President Donald Trump, who is seeking a second term in the White House in November’s general election, has been anxious to restart the paralyzed economy. Trump on Wednesday applauded steps taken by a handful of Republican-led states to begin reopening their economies, despite warnings from health experts of a potential new surge in infections.
“The U.S. economy is hemorrhaging jobs at a pace and scale never before recorded,” said Scott Anderson, chief economist at Bank of the West in San Francisco. “It compares to a natural disaster on a national scale.”
Initial claims for state unemployment benefits probably totaled 4.2 million in the week ended April 18, according to a Reuters survey of economists. Still a figure that would have been seen as unimaginably high less than two months ago, it would be lower than the previous week’s 5.245 million. Estimates in the survey for Thursday’s data were as high as 5.50 million.

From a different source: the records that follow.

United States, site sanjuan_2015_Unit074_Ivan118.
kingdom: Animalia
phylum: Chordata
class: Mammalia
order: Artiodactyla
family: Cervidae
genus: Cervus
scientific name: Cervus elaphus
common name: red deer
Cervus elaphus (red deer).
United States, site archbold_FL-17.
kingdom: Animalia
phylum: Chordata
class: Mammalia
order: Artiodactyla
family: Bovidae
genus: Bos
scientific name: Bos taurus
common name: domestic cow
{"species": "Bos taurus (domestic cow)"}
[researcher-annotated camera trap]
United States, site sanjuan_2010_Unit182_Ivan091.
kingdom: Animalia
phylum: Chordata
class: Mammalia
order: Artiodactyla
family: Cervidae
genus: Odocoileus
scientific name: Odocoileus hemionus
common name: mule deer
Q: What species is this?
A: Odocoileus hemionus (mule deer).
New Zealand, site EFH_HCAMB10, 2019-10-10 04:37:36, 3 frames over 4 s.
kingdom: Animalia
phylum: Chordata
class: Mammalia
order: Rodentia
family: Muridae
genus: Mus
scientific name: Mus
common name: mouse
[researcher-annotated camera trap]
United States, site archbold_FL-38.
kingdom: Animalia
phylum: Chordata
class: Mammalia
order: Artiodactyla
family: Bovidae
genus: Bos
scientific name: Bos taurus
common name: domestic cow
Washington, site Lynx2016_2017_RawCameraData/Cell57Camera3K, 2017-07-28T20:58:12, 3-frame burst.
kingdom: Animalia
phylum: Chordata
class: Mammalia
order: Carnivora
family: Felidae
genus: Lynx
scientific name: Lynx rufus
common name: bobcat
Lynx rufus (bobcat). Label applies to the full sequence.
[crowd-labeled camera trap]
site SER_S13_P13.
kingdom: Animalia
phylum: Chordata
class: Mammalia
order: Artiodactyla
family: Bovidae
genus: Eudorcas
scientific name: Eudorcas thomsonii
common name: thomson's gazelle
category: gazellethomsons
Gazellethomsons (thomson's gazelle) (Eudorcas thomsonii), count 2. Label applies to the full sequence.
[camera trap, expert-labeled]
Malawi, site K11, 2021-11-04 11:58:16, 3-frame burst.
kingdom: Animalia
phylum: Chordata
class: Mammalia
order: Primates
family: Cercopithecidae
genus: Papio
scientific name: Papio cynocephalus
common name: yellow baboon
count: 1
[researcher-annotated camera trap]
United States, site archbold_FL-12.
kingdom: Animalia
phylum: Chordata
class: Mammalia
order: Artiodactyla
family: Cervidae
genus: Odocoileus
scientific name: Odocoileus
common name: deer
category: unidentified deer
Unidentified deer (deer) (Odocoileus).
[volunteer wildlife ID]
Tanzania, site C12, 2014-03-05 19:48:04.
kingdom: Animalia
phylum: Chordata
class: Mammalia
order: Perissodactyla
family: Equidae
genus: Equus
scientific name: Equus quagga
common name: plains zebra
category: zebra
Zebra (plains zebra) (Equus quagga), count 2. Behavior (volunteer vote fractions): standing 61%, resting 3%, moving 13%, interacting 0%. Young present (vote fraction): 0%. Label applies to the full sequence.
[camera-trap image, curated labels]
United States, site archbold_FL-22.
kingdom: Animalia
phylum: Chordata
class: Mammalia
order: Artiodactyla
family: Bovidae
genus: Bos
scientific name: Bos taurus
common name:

Based on the median forecast, last week’s claims data would bring the cumulative unemployment benefits claims to roughly 26.2 million since the week ending March 21, representing about 16% of the labor force. The economy created 22 million jobs during the employment boom which started in September 2010 and abruptly ended in February this year.
Last week’s claims report covered the period during which the government surveyed business establishments for the nonfarm payrolls component of April’s employment report. Economists are forecasting as many as 25 million jobs were lost in April after the economy purged 701,000 positions in March, which was the largest decline in 11 years.
“It wipes out all the job gains during the long expansion,” said Joseph Brusuelas, chief economist at RSM in New York. “Once the economy begins to reopen initial claims will slow, but we have to be honest, not everyone is going to get their jobs back.”
The labor market slaughter adds to collapsing oil prices, retail sales, manufacturing production, homebuilding and home sales in reinforcing economists’ contention that the economy entered recession in March.
The National Bureau of Economic Research, the private research institute regarded as the arbiter of U.S. recessions, does not define a recession as two consecutive quarters of decline in real GDP, as is the rule of thumb in many countries. Instead, it looks for a drop in activity, spread across the economy and lasting more than a few months.
Though weekly jobless filings remain very high, last week’s data would mark the third straight weekly decline, raising hopes that the worst may be over. Weekly claims appeared to have peaked at a record 6.867 million in the week ended March 28.
“Claims that have been backlogged due to capacity issues should continue to be processed, with initial claims dropping to more normal, but still elevated levels,” said Andrew Hollenhorst, an economist at Citigroup in New York. “While layoffs and furloughs are likely to continue across a number of industries in coming weeks, we are cautiously optimistic that the peak in layoffs following initial widespread closures has occurred.”
Some of the decline in claims has been attributed to a historic $2.3 trillion fiscal package, which made provisions for small businesses to access loans that could be partially forgiven if they were used for employee salaries. The U.S. Senate on Tuesday approved $484 billion in a fresh relief package, which mainly expands funding for loans to small businesses.
With claims expected to gradually decline in the coming weeks as more small enterprises access funding, attention will shift to the number of people on unemployment benefits rolls.
The so-called continuing claims data is reported with a one-week lag and is considered a better gauge of unemployment. Continuing claims are forecast to have jumped to a record 16.476 million in the week ending April 11 from 11.976 million during the week ending April 4.
Next week’s continuing claims data will offer some clues on the magnitude of the anticipated surge in the unemployment rate in April. Continuing claims have not increased at the same pace as initial jobless applications.
Economists believe some people thrown out of work because of state-mandated “stay-at-home” orders found employment at supermarkets, warehouses and delivery services companies. They expect the unemployment rate will shatter the post-World War Two record of 10.8% touched in November 1982. The jobless rate shot up 0.9 percentage point, the largest single-month change since January 1975, to 4.4% in March.